Pursuant to an order of Septembеr 6, 1973, appellant was required to pay $15.00 per month for the support of his wife, Ethel Berry, and $15.00 per month for the support of each of their two minor children. In 1976, appellant filed his first petition to decrease the amount of the support order alleging that his wife was working. A hearing was scheduled on the petition but “Ethel apparently did not attend,” according to the opinion of the lower court. The petition was dismissed based on the hearing officer’s statement that “it is apparent [that Ethel] is not working.” Appellant petitioned a second time for a reduction in the support order in 1978. This time, two domestic relations hearings were scheduled at which William appeared and Ethel did not. The domestic relations officer then submitted three recommendations to the court which included: 1) that Williаm continued to pay *33 $15.00 per month for each of his two minor children; 2) that Ethel be removed from the order due to a divorce deсree entered in 1978; and 3) that William pay the sum of $35.00 per month toward the liquidation of over $2,000.00 in arrearages that existed under the 1973 order. William filed exceptions to these recommendations and a hearing was held on the petition in January, 1979. Neither William nor Ethel was present. The hearing officer was the sole witness for a scant five pages of testimony. Based on that testimony and on evidence outside of the record before us, the lower court adopted the recommendation of the hearing officer and denied any rehearing on appellant’s petition. It is from this order which appellant appeals to us.

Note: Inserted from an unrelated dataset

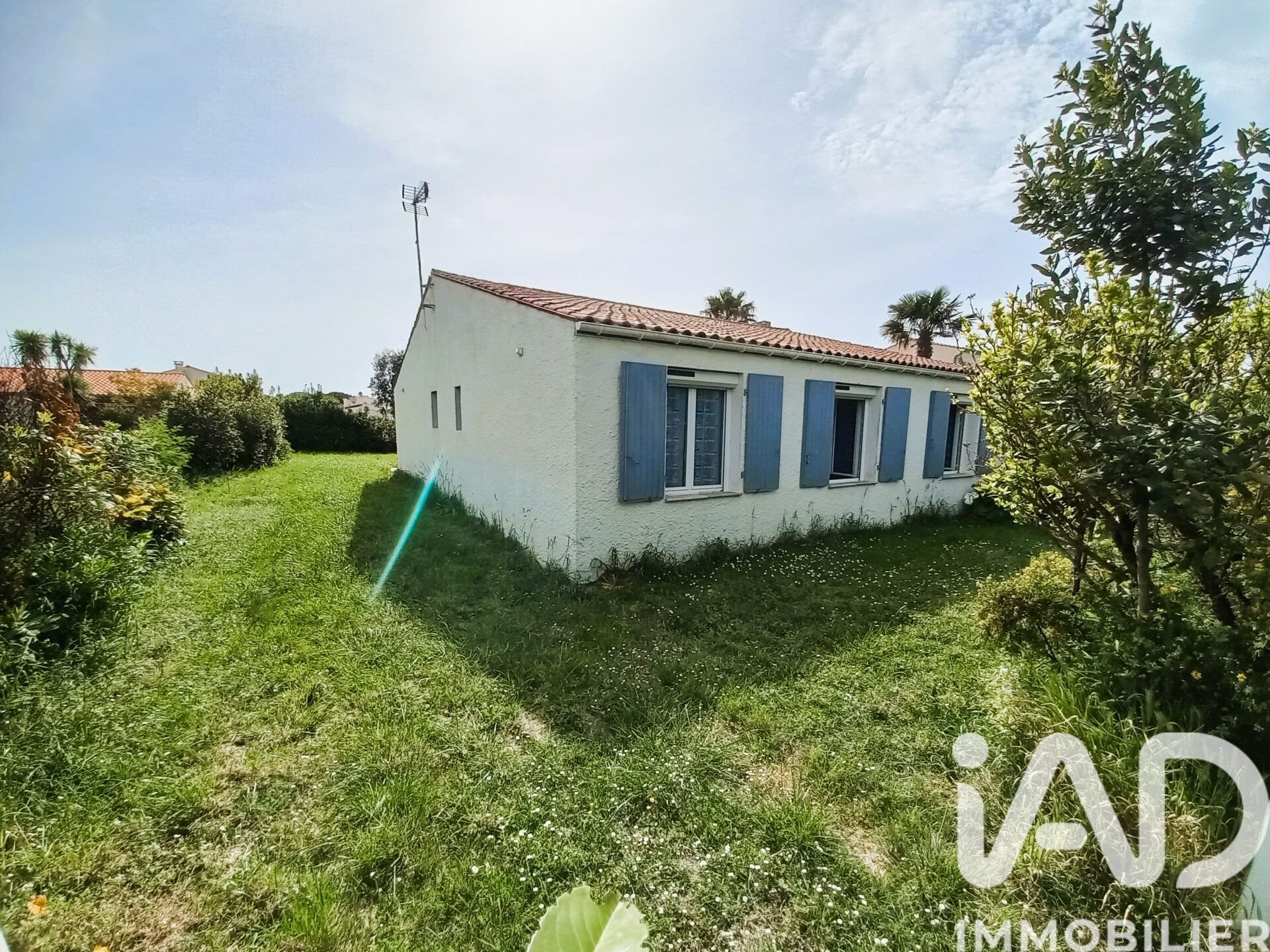 Maison à vendre, 120m², La Brée-les-Bains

On appeal, the major issuе for our consideration is whether the lower court judge abused his discretion by denying appellant’s petition for modification. Initially, we note that our standard of review in such cases is narrow and that an order of the hearing court may not be reversed absent an abuse of the court’s discretion or an error of law.

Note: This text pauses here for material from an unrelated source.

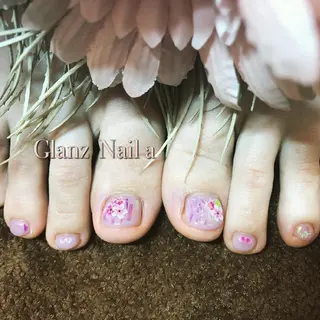ネイル Glanz  Nail aのネイルデザイン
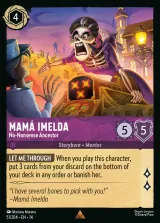 Mamá Imelda - No-Nonsense Ancestor (014-051)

Commonwealth ex rel. Delbaugh v. Delbaugh,
*34
The nоtes of testimony of the hearing reveal only that appellant had offered to pay $15.00 per month for each child at a prior domestic relations hearing. No one knew the whereabouts of Ethel and the children and few visitations had occurred between appellant and his family. Although a mother’s actions may not constitute a ground upon which to deny her children support except in extreme circumstances,
Kramer v. Kelly,
Ethel’s continued failurе to appear at any of the scheduled hearings presents two major problems. First, it prohibits appellant from proving that there is a change in circumstances on Ethel’s part, i. e., whether or not she is working. Second, Ethel’s failure to appear prevents the Department of Public Assistance’s proof as to whether she is entitled to receive continued assistance if, in fact, that is thе case and therefore, whether the Department has right as a subrogee to the money appellant must pay if it will be determined he must continue to pay support. The Department’s records would be hearsay as to Ethel’s present fitness *35 to receive assistance absent Ethel’s own testimony on the subject. In light of this situation, we are constrained to remand this case to the lower court. Thе lower court must first determine whether Ethel is still receiving public assistance. Since this can only be done if Ethel is present, the Department shall have the burden of producing her by the time set for the hearing by the lower court. In the interim, all monies for the support of the two сhildren shall be paid into an escrow fund established by the lower court. If Ethel does not appear at the next hearing, her actions shall be deemed to be the extreme circumstances that warrant a supervision of a support award, see Commonwealth ex rel. Chila v. Chila, supra, and the esсrowed money shall be paid back to appellant. If Ethel appears and proves she is rightfully receiving assistance, then thе money shall be paid to the subrogee. As for the part of the lower court’s order concerning the arrearages from the 1973 оrder, we affirm that payment only if it is shown that Ethel was rightfully receiving assistance during the time that amount of support payments were due.
Order of the lower court vacated and case remanded for further proceedings consistent with this opinion.
Notes
The arrearages wеre to be paid to the Department of Public Assistance since Ethel had been receiving assistance for several years. It was also stated that the Department of Public Assistance would force her to appear and account for her funds. All of this may bе correct, but none of it is supported by any information in the record at the time of the hearing, nor are we privy as to whether any further departmental action has taken place.